▸ STATED GOAL 1: Return the entries word for word, starting at the line that contains "From the given options" and ending at the last line of the entries, with both ends included and the pictures left out.

▸ TEXT PROVIDED:
______________________________
Thursday, July 31, 2008

and he said: "i lied."

Wednesday, July 30, 2008

hello.

this is the time where everyone starts thinking about life after jc, about uni, about ns and everything. it does scare me. i need to clear my life out, and start all over. start to think. i havent been thinking alot lately. surprisingly, i've been feeling alot. now its time to think. the matrix helped. it helped me get back into a groove of sorts. but still its not enough. watching a movie wont gift me 2 years of econs. i dont feel the pressure yet, and when i dont feel the pressure i wont ush myself. suddenly everything is coming back to get me. all those fears, all those insecurities, they are all threatening to overwhelm me.

sigh. i dont feel quite as smart anymore. my brain just refuses to work. i'm constantly tired. and this is no time for any more excuses. there can be no more excuses. excuses wont get me my As. i fear i am looking too far ahead. i'm already looking forward to ns, to uni, and i mean, i havent even started worrying about A levels.
______________________________
▸ RECORDS:

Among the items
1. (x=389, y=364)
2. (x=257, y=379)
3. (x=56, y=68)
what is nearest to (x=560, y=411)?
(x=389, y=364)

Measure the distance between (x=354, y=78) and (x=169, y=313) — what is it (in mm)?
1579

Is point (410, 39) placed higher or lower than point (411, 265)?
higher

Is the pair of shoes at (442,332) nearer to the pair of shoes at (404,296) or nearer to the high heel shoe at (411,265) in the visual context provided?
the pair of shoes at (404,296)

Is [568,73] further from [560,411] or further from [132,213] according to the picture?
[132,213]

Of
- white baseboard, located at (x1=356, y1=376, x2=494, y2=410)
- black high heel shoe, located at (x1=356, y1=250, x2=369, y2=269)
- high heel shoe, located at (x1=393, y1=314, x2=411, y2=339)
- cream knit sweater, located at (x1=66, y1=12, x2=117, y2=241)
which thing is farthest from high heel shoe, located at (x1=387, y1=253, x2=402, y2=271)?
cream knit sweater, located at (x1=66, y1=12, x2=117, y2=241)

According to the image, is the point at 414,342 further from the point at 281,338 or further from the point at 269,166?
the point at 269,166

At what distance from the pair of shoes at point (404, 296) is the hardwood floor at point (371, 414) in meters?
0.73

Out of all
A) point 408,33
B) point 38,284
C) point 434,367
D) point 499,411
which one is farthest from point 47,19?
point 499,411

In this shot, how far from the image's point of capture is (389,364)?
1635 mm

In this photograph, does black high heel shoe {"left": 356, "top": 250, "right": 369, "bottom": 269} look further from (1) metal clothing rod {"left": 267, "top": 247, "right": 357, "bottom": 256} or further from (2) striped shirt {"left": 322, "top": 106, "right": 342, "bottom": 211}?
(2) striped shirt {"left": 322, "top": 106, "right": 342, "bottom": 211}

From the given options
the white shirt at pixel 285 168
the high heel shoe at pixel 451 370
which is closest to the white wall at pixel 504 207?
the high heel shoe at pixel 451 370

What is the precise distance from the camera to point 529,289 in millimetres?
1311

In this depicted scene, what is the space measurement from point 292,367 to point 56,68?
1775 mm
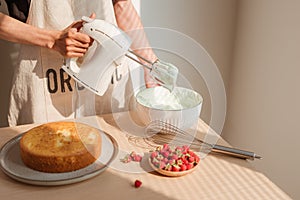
______________________________
▸ STATED GOAL 2: Take the blog post about life after junior college further, picking up right after its final sentence.

▸ TASK RESULT 1:
From the given options
the white shirt at pixel 285 168
the high heel shoe at pixel 451 370
which is closest to the white wall at pixel 504 207?
the high heel shoe at pixel 451 370

What is the precise distance from the camera to point 529,289 in millimetres?
1311

In this depicted scene, what is the space measurement from point 292,367 to point 56,68?
1775 mm

▸ TASK RESULT 2:
i need to start making lists again. tom i shall make lists. i shall make many many many lists. i shall list everything i want, everything i could have, everything i dont want, everything. i shall make lists. many lists. one list to rule them all.

Tuesday, July 29, 2008

life, the contradiction i rather do without.

Saturday, July 26, 2008

its easy to get lost, especially since i was blind and never wanted to say goodbye.

so i ask myself over and over again,
how often more will i suffer my own shame?
its irrational, its intentional,
ultimately, its my fault, my blame.
i'm a pinball, taking my time to slowly fall.

there's nothing like a slow night to destroy the silence.

Tuesday, July 22, 2008

its over. dats all there is to it. the pain will hit me some time later.

Monday, July 21, 2008

post 800:

it hurts. 2 years, and it comes down to bad refereeing. i'm not sure how much more we could do. we gave it everything, but it seems it really isnt meant to be. we fought and we fought and we fought. it just came down to horrible refereeing, and one mistake. how sad, that two years it just comes down to that.

on hindsight, this may be the match we found ourselves. this was the match we prove to ourselves we could be the best. this was the match of missed chances. but right now, i'm just hurting.

Saturday, July 19, 2008

THIS IS IT.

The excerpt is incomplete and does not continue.